[Document segment]

════

Monday, May 18, 2026

Hard Lines

     I’ve been seeing a lot of propaganda such as the following:

     It’s a tug at the heartstrings. The poor child had no idea what was going on when her mother decided to wetback the border. She’s lived 18 years in the comfort and security of the United States, with all its riches and opportunities. In all justice, can we deport her for what her mother did?

     The empathetic response is to say “No, we’ll find another way.” Which is what the propagandist wants you to say. But that has implications. Back the child’s age off a wee bit. What if she’s 14? Or 10? Or 6? Or still in the cradle? The inclination of the empathetic is still not to penalize the child for the sin of her parents. That naturalizes her parents right along with her. You wouldn’t want the poor tyke to be shorn of her parents, would you?

     For that matter, what if Mom didn’t get knocked up until after she’d illegally entered the U.S.? Once again, her daughter is a helpless bystander in the matter. Birthright citizenship makes her a citizen from the instant she emerges from the womb. Add the humanitarian position that a child should not be unnecessarily parted from her parents, and that hauls her parents into legality right along with her.

════

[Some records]
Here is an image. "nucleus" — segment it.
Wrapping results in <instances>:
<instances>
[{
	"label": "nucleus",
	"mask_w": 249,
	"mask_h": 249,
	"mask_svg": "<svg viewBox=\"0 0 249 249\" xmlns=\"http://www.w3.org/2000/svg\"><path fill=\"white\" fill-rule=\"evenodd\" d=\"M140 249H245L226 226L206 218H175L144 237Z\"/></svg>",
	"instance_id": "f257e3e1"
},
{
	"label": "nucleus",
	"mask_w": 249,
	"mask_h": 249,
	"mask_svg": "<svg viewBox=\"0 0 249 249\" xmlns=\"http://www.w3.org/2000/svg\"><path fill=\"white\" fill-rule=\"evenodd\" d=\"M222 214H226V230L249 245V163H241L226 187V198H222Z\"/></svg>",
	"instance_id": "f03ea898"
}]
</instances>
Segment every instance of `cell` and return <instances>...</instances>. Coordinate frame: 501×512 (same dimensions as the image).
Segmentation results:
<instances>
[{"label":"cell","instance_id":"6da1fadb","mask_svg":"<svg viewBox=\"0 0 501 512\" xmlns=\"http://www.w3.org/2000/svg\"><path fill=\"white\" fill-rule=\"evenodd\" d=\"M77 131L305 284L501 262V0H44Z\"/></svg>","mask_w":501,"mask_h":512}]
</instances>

════

[Exercise tasks]
1) Please copy word for word the part of the Hard Lines post that opens with the words containing "I’ve been seeing" and closes with "parents, would you?".
2) In the Hard Lines post, how long has the child lived in the United States?

[Solutions to the exercise]
1)
I’ve been seeing a lot of propaganda such as the following:

     It’s a tug at the heartstrings. The poor child had no idea what was going on when her mother decided to wetback the border. She’s lived 18 years in the comfort and security of the United States, with all its riches and opportunities. In all justice, can we deport her for what her mother did?

     The empathetic response is to say “No, we’ll find another way.” Which is what the propagandist wants you to say. But that has implications. Back the child’s age off a wee bit. What if she’s 14? Or 10? Or 6? Or still in the cradle? The inclination of the empathetic is still not to penalize the child for the sin of her parents. That naturalizes her parents right along with her. You wouldn’t want the poor tyke to be shorn of her parents, would you?

2) 18 years.